Lines before the one containing "Επιτέλους το Λασίθι" are left out; return that line and every line after it exactly, through the end of the data below.

Dataset excerpts:
+ + +
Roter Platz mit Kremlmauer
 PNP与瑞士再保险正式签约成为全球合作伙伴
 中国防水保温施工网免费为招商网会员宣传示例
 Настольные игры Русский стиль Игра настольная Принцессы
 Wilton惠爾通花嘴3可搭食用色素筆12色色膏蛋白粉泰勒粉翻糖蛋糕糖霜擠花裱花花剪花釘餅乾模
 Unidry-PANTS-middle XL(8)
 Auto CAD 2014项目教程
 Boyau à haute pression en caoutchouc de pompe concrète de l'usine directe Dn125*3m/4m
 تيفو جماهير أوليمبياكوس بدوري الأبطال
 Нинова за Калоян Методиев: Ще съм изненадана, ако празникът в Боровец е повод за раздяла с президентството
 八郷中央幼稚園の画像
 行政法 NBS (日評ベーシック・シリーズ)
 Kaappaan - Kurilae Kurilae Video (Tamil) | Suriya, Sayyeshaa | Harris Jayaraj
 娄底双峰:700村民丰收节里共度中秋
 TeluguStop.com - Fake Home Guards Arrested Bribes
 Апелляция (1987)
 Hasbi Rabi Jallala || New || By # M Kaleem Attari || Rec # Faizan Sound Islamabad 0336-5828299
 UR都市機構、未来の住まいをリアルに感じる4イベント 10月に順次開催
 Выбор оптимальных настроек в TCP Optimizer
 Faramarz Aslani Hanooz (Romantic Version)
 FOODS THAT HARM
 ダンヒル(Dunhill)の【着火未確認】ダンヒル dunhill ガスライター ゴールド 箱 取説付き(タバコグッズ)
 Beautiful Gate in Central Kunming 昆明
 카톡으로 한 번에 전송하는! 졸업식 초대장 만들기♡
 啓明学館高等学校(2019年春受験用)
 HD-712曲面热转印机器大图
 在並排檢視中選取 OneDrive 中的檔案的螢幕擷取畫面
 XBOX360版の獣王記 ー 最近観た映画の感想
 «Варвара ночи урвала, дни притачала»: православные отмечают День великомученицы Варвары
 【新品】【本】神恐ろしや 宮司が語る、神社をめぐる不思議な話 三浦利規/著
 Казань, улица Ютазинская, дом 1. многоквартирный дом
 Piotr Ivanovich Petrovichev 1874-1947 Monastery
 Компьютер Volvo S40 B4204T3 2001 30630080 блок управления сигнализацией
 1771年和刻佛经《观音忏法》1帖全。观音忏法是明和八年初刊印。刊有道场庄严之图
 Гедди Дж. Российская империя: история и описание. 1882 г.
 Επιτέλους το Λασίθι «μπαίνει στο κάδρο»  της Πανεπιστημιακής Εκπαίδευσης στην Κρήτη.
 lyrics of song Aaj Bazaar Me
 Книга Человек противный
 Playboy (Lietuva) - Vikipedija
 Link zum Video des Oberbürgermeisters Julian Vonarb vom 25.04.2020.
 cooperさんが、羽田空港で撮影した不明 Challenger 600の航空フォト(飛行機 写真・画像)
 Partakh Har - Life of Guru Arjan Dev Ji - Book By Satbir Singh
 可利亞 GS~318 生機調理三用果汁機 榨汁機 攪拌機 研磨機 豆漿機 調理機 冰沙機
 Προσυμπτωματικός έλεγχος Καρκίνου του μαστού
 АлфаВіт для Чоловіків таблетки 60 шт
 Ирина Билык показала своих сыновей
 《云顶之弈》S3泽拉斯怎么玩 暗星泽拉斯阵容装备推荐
+ + +
### Response to this task
 Επιτέλους το Λασίθι «μπαίνει στο κάδρο»  της Πανεπιστημιακής Εκπαίδευσης στην Κρήτη.
 lyrics of song Aaj Bazaar Me
 Книга Человек противный
 Playboy (Lietuva) - Vikipedija
 Link zum Video des Oberbürgermeisters Julian Vonarb vom 25.04.2020.
 cooperさんが、羽田空港で撮影した不明 Challenger 600の航空フォト(飛行機 写真・画像)
 Partakh Har - Life of Guru Arjan Dev Ji - Book By Satbir Singh
 可利亞 GS~318 生機調理三用果汁機 榨汁機 攪拌機 研磨機 豆漿機 調理機 冰沙機
 Προσυμπτωματικός έλεγχος Καρκίνου του μαστού
 АлфаВіт для Чоловіків таблетки 60 шт
 Ирина Билык показала своих сыновей
 《云顶之弈》S3泽拉斯怎么玩 暗星泽拉斯阵容装备推荐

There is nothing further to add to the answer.